Diageo marketing and innovation director Adam Ballesty says the facts around Australian alcohol consumption declining are wrong, with the company enjoying strong growth across its spirits category.
Speaking to AdNews about the company's latest $15 million Johnnie Walker campaign, Ballesty emphasised the strength of not only Walker but its entire portfolio, which includes brands such as Bundaberg, Smirnoff and Gordon's.
“That's actually not true. Alcohol is growing, spirits are a huge contributor to the growth and we are having a fantastic time. Five or six years ago that number had begun to turn and it wasn't that sort of way.
“Australians can be seen as drinking less but drinking better but at the moment spirits consumption is increasing.
“We've had fantastic success in that RTD, that casual get together late afternoon sort of consumption at the moment.
“Also the long term consumption has been in decline but in the last year or so we have seen an uptick in consumption (past 4 weeks trends) driven by spirits and specifically RTD – Lazy bear and Pure being the driver."
Ballesty says that the brand has now opted to shift its outlook from a 'lens of luxury' and instead take a 'craft' approach to its positioning.
Highlighting the success of the company's recent Bundaberg Rum repositioning as a key measure of Diageo's strength in the market, he says the brand has had a complete turnaround since launching the campaign two years ago.
The campaign was noted for having the iconic rum brand “go back to its roots.”
“When my team sat down and looked at all the consumer research and had a look at the brand from the bottom up, every key metric for that brand was red.
“That's from brand to sales performance.
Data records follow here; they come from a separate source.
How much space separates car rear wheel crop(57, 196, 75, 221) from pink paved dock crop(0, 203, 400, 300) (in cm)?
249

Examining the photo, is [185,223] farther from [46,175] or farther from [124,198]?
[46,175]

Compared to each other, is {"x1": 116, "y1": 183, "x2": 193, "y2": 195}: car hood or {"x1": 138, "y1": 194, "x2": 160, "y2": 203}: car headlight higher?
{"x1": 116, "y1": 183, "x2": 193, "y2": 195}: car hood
I'm very proud to say that all the key metrics are now green.
“It has been an outstanding result and one that would be on the top of my resume in terms of things I'm most proud of achieving in my marketing career.”
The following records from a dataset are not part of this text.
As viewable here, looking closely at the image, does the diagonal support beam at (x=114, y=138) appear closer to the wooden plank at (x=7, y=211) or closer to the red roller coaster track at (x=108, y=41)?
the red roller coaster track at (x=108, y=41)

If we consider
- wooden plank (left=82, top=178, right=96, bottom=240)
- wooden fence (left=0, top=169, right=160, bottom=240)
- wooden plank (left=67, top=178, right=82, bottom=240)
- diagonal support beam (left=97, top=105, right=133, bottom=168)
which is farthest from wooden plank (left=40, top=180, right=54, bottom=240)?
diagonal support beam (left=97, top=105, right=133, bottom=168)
However, not all would agree with Ballesty when it comes to the return of 'boozing it up'. A report released last year by Drinkwise detailed the decline of Aussie drinking habits over a ten year period.
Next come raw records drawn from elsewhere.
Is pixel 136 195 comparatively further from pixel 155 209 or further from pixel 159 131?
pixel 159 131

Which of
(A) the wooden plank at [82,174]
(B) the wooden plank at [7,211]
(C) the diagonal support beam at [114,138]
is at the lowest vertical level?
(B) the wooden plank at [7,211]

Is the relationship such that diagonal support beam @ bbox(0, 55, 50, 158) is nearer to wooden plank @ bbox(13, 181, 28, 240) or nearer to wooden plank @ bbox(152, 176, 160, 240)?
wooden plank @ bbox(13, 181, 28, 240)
From 2007 to 2017, drinking in excess dropped 24%, with the number off teetotallers rising by 11% from 2007.
A further 9% drop was recorded in the number of Australians drinking daily and 47% less are drinking weekly.
Despite reports, Ballesty says the market is “ripe” for the new approach Diageo is taking to its portfolio of spirit brands.
In the case of Johnnie Walker, research conducted by the company revealed that many consumers are less interested in celebrity appeal and glitz and glamour once associated with Scotch.
“The story was ripe to be told differently, hence why we didn't use celebrity, there is no 'bling' in the add, there are no private jets.
“Celebrity and their success is always a shortcut to tell a story that because a person can equate that success and that outcome to progress. Yet what we are demonstrating now is that it is not the outcome but the journey."
However, Ballesty does not believe the overall abandonment of celebrity is necessary but believes the best option for the brand is not to use the 'shortcut' of a celebrity's status.
Last year, Diageo dropped $20 million on the relaunch of Bundaberg Rum and in 2016, it invested another $20 million in a bid to make premix drinks 'sexy again'.